Print out your OP and hand it to him. Tell you're done doing it all, you need some alone time, too, just like he takes for himself regularly, and he will engage in a realistic view of what's going on in your home.

AtleastitsnotMonday · 01/02/2020 14:03

I’d be saying “right ds needs taking to activity and the kitchen, bathroom and car need cleaning” which are you doing?

Elieza · 01/02/2020 14:06

My ex was a lazy fucker too whose main job in life was his work and when he came home we’d take turns to do the dinner but dishes, cleaning, bills, everything else was my responsibility. Oh apart from the annual holiday which he enjoyed researching. As if he should only too the fun stuff. Sigh. Even my neighbours were telling me that he should be cutting the grass etc as it was always me. And I did the old lady’s next door too. Once a week all summer for free obv.

He got warned to pull his socks up and he didn’t so he got dumped.

I now have much less housework and washings and the place is cleaner with no snoring, stinking egg-farting bastard sleeping on my couch scratching his arse at this time of a Saturday and I am doing the washings while half watching tv and typing on MN, it’s now the way life should be Grin

Thehop · 01/02/2020 14:07

What alone time does he get? Use that as a start.
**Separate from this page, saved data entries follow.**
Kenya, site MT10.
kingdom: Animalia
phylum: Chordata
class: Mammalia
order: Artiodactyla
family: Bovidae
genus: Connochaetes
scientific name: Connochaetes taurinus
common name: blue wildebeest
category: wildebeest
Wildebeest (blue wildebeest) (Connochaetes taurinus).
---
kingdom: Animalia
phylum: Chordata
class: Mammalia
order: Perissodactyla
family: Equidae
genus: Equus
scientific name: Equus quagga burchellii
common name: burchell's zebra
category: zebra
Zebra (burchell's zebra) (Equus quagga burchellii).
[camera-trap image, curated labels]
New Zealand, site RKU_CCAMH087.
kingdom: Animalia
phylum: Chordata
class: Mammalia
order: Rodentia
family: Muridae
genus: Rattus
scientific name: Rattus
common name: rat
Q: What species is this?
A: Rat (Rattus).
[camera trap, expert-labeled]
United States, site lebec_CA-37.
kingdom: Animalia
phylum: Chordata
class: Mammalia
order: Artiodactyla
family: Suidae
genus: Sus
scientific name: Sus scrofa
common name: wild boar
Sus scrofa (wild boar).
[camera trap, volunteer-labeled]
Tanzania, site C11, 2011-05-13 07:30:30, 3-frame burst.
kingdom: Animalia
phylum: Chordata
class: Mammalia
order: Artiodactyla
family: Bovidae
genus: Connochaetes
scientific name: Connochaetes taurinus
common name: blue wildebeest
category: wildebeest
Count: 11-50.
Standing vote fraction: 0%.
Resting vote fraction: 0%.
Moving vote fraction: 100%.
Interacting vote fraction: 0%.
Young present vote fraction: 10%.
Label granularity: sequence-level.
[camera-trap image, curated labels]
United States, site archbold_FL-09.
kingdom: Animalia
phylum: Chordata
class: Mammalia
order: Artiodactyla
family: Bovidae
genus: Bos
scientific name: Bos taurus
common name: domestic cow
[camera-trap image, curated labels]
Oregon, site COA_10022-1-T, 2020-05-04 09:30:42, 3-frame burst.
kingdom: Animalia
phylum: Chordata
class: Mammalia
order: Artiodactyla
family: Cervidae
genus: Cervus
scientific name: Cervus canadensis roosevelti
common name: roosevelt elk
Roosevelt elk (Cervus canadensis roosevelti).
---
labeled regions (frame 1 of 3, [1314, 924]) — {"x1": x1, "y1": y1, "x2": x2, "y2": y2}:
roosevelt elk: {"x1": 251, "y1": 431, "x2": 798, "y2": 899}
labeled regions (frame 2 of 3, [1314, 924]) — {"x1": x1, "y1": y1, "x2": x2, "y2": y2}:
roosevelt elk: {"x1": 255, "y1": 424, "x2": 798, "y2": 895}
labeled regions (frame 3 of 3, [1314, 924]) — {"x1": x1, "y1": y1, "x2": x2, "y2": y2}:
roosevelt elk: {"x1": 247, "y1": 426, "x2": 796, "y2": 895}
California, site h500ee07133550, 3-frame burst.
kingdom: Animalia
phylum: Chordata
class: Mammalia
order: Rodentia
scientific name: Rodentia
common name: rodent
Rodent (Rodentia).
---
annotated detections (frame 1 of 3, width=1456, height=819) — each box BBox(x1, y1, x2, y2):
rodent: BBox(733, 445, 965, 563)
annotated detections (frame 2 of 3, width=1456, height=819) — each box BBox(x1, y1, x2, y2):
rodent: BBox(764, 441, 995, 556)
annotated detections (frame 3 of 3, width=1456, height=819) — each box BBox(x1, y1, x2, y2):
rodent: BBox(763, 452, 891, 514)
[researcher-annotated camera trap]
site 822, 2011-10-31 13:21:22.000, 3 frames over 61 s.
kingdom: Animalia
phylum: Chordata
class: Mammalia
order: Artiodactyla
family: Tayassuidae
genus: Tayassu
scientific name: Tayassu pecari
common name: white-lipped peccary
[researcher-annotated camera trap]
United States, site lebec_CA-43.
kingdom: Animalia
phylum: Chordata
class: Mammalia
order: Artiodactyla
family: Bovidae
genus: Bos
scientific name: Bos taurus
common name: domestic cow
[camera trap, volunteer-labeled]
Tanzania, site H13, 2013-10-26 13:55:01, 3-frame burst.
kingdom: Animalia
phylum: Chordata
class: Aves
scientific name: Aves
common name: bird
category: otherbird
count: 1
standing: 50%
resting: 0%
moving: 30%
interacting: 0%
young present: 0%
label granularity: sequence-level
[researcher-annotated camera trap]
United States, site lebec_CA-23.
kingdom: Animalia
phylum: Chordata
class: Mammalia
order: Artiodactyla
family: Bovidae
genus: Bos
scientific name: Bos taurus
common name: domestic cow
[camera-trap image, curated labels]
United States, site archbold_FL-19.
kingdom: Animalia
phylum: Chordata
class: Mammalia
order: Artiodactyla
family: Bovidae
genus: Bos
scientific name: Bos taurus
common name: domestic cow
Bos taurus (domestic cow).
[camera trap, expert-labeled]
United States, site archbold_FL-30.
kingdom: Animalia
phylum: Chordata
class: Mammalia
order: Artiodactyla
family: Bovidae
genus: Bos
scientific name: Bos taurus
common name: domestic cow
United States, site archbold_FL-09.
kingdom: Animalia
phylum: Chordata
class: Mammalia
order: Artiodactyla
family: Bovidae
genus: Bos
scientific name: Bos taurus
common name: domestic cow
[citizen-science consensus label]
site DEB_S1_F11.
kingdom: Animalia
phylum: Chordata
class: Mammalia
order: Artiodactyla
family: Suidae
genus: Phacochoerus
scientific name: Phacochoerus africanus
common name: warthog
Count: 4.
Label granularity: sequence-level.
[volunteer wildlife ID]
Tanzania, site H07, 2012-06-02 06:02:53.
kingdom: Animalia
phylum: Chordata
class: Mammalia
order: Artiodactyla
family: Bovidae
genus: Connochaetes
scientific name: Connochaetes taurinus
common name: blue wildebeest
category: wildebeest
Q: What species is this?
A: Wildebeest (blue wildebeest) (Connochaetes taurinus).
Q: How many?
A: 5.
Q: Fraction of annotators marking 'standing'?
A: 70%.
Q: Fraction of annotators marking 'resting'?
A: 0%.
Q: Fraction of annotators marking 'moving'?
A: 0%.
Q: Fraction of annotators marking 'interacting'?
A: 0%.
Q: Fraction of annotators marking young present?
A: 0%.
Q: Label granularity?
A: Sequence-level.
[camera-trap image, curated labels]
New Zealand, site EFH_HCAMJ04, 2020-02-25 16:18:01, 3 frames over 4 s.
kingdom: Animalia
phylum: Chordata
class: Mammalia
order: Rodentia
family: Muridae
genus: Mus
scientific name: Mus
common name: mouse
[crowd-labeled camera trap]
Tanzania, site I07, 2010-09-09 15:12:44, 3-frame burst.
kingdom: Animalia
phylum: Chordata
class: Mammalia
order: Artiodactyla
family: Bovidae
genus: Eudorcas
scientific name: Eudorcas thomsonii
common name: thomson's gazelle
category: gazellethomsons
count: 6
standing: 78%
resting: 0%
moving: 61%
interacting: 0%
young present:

Pipandmum · 01/02/2020 14:19

I didn't use to work when my kids were small. We also had a cleaner. My husband was a high powered lawyer working 60 hours minimum. He would go for his gym session early saturday, come home, collect the kids and take them for a swim - out of the house for about three hours.
He did this to spend quality time with them and to give me a break - I didn't have to be doing anything in particular. It was lovely to know they were all having fun and getting active, and I got to spend time by myself.
I find it odd that some people don't want to spend one on one time with their own kids, regardless of what their partner is doing.

BlueBirdGreenFence · 01/02/2020 14:21

I don't think it's fair to throw that you earn more money into this argument. Does he get time to himself outside of commuting and lunch break? Because that's, maybe wrongly, what I inferred you meant but those don't really count.